Hey, Michael Alexander, call your agent: You got scooped!
From the
New York Times:
16-Year Slump? If So, Blame It on the Boomers
A new study of American demographic patterns and the stock market predicts that while the market may rally periodically, its overall direction will be downward until around 2018.
This bearish forecast is based on a model devised by three finance professors ? John Geanakoplos of Yale, Michael J. P. Magill of the University of Southern California and Martine Quinzii of the University of California at Davis. In a study titled "Demography and the Long-Run Predictability of the Stock Market" (
http://papers.ssrn.com /sol3/papers.cfm?abstract_id=329840), they report that their model has done a good job of explaining the bull and bear markets of the last century. But its accuracy as a forecasting tool, of course, is untested.
The professors' approach is complex, but it depends on a simple indicator: the ratio of the number of middle-aged people to the number of young adults in the population. When this ratio rises, the overall market's price-to-earnings ratio will rise, too, the professors predict. When the age ratio declines, as it is likely to do until about 2018, the market's P/E will also decline.
Demographics are the most important factor in determining long-term market trends, according to the professors, who believe that individual investment behavior largely depends on age-related patterns. Younger adults, those from 20 to 39, are generally consumers. Middle-aged people, 40 to 59, tend to invest in stocks. Retirees are likely to sell more stocks than they buy.
Market performance is strongly affected by the relative numbers of people in each of these three life stages, the professors say. When more people are entering middle age than retiring, for example, the market tends to rise because more people will be buying than selling. If the next generation of investors is smaller, the trend will reverse when the middle-aged investors retire.
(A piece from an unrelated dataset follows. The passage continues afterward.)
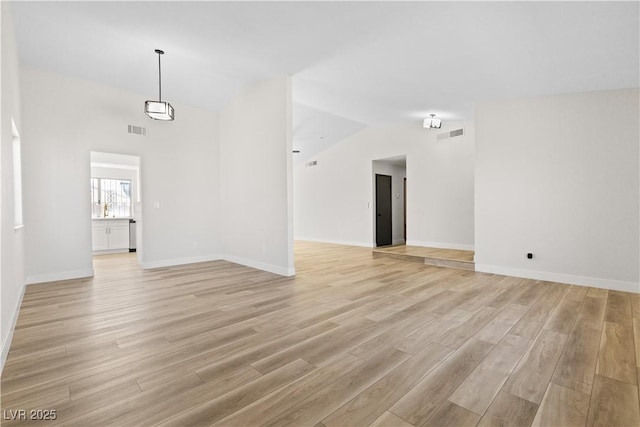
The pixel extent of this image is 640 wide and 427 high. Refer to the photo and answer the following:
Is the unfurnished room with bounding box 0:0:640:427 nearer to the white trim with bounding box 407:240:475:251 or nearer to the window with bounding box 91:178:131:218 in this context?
the white trim with bounding box 407:240:475:251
The major influence of the next two decades will be the aging of the baby boomers, the approximately 79 million people born in the United States from 1945 to 1965. This generation has about 27 million more people than the one that preceded it, and about 10 million more than the one that followed.
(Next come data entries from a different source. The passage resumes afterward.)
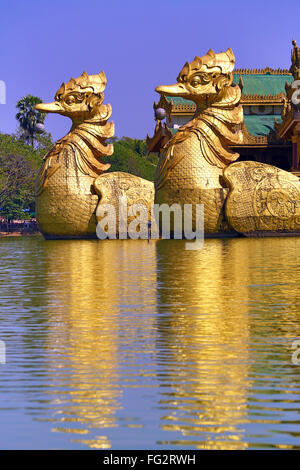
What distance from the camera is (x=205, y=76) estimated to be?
27.5 meters

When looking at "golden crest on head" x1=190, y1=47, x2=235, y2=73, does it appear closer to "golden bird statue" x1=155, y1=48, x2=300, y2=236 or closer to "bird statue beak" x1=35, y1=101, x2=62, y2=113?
"golden bird statue" x1=155, y1=48, x2=300, y2=236

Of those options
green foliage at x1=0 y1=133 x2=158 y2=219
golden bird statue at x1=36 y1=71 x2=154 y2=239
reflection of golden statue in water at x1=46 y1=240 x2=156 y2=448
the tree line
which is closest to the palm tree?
the tree line

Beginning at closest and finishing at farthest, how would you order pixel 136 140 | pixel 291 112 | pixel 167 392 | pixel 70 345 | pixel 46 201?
pixel 167 392 → pixel 70 345 → pixel 46 201 → pixel 291 112 → pixel 136 140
The big difference in the sizes of these generations has already led to wide swings in the stock market, the study found. As the first baby boomers approached middle age in 1985 and began investing heavily, their buying more than offset the selling of the older generation then entering retirement. Stocks entered a multiyear bull market.
That trend is reversing, according to the model, which predicts that the market has entered a long decline caused by baby boomers selling stocks as they approach retirement. The sales will be only partially offset by the purchases of the smaller group entering middle age.
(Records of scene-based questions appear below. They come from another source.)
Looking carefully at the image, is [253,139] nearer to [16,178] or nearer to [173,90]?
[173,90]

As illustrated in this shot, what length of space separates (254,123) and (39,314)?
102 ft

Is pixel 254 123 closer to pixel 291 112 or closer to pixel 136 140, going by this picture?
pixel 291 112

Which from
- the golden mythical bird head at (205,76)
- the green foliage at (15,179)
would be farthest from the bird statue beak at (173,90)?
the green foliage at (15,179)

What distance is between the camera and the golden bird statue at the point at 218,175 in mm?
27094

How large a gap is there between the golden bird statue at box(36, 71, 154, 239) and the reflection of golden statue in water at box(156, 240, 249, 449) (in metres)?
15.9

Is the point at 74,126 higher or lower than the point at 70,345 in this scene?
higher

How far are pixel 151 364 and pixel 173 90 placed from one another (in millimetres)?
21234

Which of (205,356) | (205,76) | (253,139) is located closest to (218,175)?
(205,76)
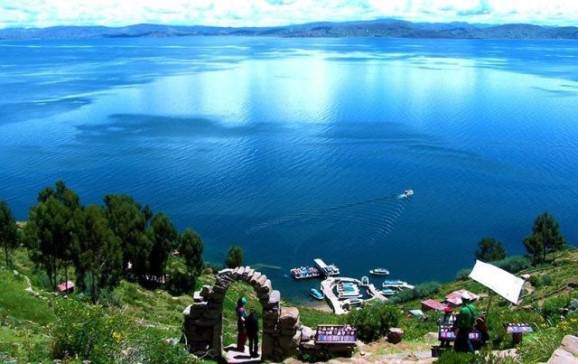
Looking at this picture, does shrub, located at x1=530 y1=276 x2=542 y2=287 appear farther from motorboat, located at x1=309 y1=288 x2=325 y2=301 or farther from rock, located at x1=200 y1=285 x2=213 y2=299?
rock, located at x1=200 y1=285 x2=213 y2=299

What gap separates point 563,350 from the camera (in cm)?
1458

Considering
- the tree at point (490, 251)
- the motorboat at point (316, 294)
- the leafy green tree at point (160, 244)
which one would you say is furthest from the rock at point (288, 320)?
the tree at point (490, 251)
The model predicts that this long-term trend will not turn positive again until after 2018, when retirees' stock sales will be more than offset by the purchases of younger investors. This trend will strengthen as the larger baby boom "echo" generation, born between 1985 and 2005, enters middle age.
Since the professors began circulating their research as a working paper in August, critics have been skeptical that the model will apply to other periods or countries as it has to American history. Professor Magill is using it to study Japan, and so far it appears to hold up well. The model suggests that much of the long-running bear market there can be explained by the high ratio of retirees to middle-aged people.
To derive from the model a long-term forecast for the American market, it is necessary to estimate how fast corporate earnings will grow. Assuming that they grow at the same rate as they have over the last two decades, the model predicts that the market, after inflation, will lose more than half its value through 2018.
Still, the model holds out hope for truly long-term investors. After all, if the professors are right, a bull market lasting more than a decade will begin after 2018.